Total alignments: 83186564
Total primary: 83186564
Total secondary: 0
Total aligned: 70184776
Total perfect: 24706816
Total gapless (softclips allowed): 61168167
Total paired: 83186564
Total properly paired: 68453422
Alignment score: mean 132.785, median 150, stdev 37.9442, max 161 (16490059 reads)
Mapping quality: mean 39.5819, median 60, stdev 26.463, max 60 (41425218 reads)
Insertions: 12301934 bp in 4598768 read events
Deletions: 22375927 bp in 12315834 read events
Substitutions: 99440665 bp in 99440665 read events
Softclips: 579269976 bp in 11161033 read events
Total time: 175220 seconds
Speed: 474.754 reads/second

Many thanks!

jeizenga commented 1 month ago

It's primarily the MAPQs that suggest repetition.
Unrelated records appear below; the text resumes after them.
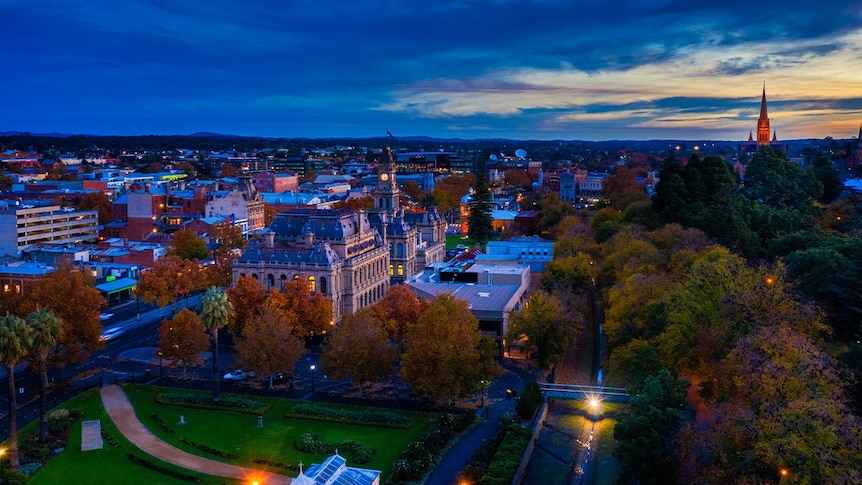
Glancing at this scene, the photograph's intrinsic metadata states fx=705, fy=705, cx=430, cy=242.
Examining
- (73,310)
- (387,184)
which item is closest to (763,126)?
(387,184)

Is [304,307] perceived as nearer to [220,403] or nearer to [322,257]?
[322,257]

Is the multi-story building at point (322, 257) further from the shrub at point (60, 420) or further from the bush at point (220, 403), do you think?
the shrub at point (60, 420)

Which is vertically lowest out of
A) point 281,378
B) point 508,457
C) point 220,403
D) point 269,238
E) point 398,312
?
point 281,378

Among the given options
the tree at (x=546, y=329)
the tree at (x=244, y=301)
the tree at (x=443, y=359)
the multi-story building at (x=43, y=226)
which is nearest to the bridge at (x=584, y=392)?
the tree at (x=443, y=359)

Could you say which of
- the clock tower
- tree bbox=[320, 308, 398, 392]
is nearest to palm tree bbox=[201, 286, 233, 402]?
tree bbox=[320, 308, 398, 392]

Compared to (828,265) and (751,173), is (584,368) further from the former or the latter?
(751,173)

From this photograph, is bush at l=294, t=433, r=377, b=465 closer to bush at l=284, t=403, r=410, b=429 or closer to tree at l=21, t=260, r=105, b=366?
bush at l=284, t=403, r=410, b=429
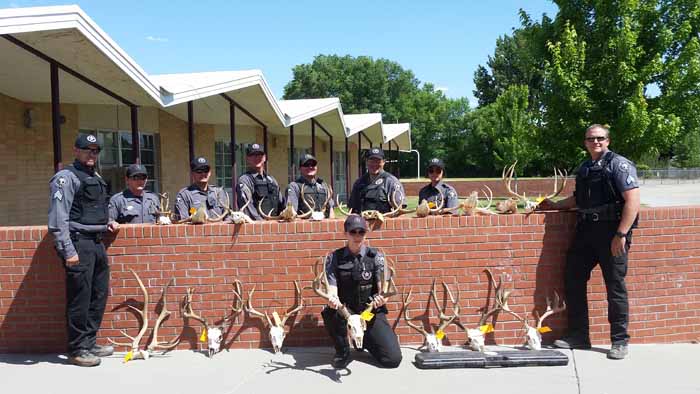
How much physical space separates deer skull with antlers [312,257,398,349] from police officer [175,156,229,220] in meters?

The primary reason for low MAPQ is that there is more than one equally good mapping location. That happens to some extent in every genome, but having a median of 2 is unusual. That means we have less than 50% confidence in more than 50% of the reads.

Scores are a little harder to interpret, but vg's default match bonus is 1 per base, and the mismatch penalty is 4 per base. Because short read sequencing tends to be pretty accurate, most reads get a score that's similar to the read length. It looks like you have 150 bp reads. Your median read has score ~120, which would imply ~6 mismatches. That comes to a 4% combined error+polymorphism rate, which is high.

For the terminology:

The stats from your other GAM seem much closer to typical expectations, which suggests that the problem probably isn't the graph. Maybe it would be worth doing some sequencing QC?
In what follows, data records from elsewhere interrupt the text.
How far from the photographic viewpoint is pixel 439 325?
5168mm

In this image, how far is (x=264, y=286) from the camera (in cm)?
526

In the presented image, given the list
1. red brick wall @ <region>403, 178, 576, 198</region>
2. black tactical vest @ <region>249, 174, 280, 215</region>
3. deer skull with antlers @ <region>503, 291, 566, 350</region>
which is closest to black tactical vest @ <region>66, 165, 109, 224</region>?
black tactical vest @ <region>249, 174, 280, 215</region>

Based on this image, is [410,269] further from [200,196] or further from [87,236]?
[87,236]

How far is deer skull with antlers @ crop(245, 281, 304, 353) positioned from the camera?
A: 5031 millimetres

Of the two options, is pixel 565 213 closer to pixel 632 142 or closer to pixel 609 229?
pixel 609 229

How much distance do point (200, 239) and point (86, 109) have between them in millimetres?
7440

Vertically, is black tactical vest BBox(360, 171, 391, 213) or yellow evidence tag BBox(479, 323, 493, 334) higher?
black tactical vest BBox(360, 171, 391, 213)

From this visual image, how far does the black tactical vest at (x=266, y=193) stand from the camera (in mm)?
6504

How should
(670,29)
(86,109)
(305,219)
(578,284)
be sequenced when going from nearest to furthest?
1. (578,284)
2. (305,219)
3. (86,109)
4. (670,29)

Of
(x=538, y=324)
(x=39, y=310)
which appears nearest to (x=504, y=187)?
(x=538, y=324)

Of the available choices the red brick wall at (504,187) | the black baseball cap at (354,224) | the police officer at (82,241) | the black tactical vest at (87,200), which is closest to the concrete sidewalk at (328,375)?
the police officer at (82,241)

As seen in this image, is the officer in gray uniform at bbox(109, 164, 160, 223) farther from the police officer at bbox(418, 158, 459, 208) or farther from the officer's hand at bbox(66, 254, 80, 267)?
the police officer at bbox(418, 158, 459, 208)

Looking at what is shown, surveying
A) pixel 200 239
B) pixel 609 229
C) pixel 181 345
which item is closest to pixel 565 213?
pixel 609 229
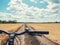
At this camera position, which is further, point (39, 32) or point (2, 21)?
point (2, 21)

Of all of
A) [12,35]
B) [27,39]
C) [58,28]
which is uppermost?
[12,35]

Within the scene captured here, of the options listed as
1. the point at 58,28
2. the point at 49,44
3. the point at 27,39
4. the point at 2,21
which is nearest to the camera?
the point at 49,44

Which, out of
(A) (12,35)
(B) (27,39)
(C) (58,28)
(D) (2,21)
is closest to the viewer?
(A) (12,35)

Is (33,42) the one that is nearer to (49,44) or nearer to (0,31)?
(49,44)

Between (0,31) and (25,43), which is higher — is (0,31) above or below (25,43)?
above

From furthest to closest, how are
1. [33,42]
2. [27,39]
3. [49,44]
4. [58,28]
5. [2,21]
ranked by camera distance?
[58,28] → [2,21] → [27,39] → [33,42] → [49,44]

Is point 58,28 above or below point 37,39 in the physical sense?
below

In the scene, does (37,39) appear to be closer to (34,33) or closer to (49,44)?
(49,44)

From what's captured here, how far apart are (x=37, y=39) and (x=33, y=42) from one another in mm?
102

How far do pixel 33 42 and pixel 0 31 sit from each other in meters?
0.93

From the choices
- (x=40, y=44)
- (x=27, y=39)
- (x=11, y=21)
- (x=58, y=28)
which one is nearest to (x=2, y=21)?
(x=11, y=21)

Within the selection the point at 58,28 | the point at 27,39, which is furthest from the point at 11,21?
the point at 58,28

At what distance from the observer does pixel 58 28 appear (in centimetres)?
518

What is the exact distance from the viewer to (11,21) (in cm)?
344
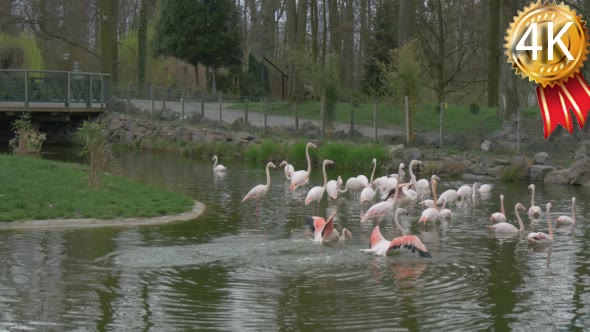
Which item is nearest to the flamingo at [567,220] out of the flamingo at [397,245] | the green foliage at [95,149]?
the flamingo at [397,245]

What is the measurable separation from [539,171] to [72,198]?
12339 mm

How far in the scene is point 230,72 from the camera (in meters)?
46.2

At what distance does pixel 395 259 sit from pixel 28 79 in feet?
78.1

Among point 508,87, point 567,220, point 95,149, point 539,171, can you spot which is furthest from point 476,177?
point 95,149

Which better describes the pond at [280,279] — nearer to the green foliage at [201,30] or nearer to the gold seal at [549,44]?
the gold seal at [549,44]

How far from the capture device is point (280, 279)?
10.4 metres

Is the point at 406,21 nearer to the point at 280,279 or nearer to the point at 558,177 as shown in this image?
the point at 558,177

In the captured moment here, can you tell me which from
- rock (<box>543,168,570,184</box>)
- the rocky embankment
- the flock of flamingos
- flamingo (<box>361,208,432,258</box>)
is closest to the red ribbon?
the rocky embankment

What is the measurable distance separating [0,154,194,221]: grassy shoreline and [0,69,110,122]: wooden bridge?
44.0ft

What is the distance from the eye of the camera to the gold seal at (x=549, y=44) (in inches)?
Result: 594

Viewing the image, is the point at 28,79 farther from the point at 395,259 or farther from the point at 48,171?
the point at 395,259

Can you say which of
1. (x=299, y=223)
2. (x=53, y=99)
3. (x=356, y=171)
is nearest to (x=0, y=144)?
(x=53, y=99)

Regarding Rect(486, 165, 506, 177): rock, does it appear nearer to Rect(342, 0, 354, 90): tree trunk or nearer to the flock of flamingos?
the flock of flamingos

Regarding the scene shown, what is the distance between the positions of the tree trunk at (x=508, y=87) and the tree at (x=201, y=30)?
1675 centimetres
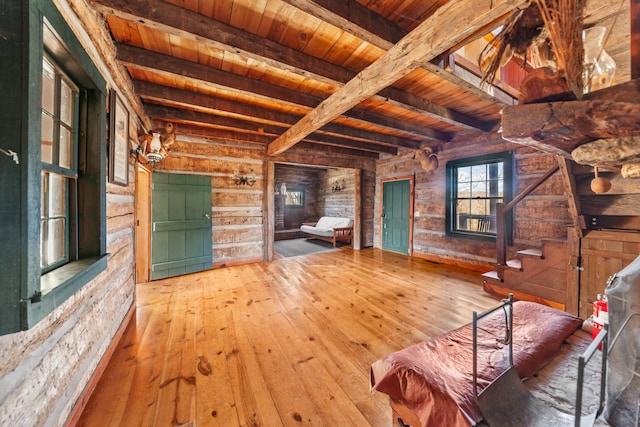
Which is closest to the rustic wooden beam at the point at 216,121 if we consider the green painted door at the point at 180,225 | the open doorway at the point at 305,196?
the green painted door at the point at 180,225

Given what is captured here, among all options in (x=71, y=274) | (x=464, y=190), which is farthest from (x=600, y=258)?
(x=71, y=274)

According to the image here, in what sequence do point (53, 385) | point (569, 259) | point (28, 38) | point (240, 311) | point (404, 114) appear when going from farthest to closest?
point (404, 114) < point (240, 311) < point (569, 259) < point (53, 385) < point (28, 38)

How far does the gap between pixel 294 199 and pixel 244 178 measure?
4.79 meters

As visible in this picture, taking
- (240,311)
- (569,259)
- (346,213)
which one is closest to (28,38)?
(240,311)

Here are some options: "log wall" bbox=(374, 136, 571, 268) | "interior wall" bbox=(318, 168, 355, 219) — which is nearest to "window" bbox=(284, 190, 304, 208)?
"interior wall" bbox=(318, 168, 355, 219)

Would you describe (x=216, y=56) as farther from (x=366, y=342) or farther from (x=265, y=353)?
(x=366, y=342)

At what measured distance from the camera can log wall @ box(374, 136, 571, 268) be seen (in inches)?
136

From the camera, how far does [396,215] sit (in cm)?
597

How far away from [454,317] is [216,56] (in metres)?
3.74

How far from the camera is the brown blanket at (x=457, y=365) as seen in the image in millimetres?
1001

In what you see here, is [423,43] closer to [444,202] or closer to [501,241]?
[501,241]

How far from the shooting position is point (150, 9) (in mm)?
1631

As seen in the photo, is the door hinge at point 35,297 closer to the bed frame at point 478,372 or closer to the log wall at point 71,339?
the log wall at point 71,339

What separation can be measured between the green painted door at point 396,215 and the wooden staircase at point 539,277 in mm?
2618
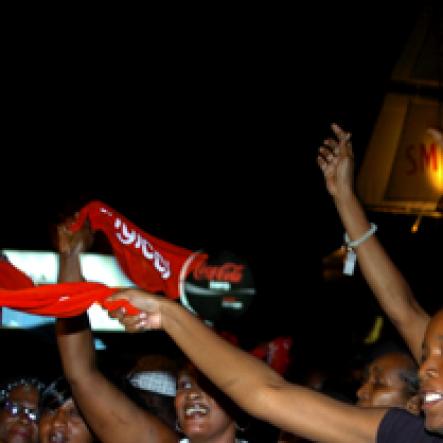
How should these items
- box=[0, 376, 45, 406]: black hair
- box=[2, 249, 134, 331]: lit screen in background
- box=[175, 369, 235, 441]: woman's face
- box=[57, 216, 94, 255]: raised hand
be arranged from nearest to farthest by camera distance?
box=[175, 369, 235, 441]: woman's face → box=[57, 216, 94, 255]: raised hand → box=[0, 376, 45, 406]: black hair → box=[2, 249, 134, 331]: lit screen in background

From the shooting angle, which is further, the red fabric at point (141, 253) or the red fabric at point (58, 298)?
the red fabric at point (141, 253)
evcurran commented 1 month ago

OK, that's really helpful information, thank you!

Is it possible that it's the quality of the short reads that I'm trying to align that was making the jobs so slow/stop running, or could that be a separate issue?

Thanks!

jeizenga commented 1 month ago

Could be possible. I generally wouldn't expect the slow-down to be dramatic. However, I did notice that the higher-error reads you showed before had about half the speed as the lower-error reads. Another thing to check is whether the file size of the output is growing over time. If not, that would suggest that it's hanging, or perhaps completely bogged down with a small number of reads. If it is growing, that would look more like an overall speed issue.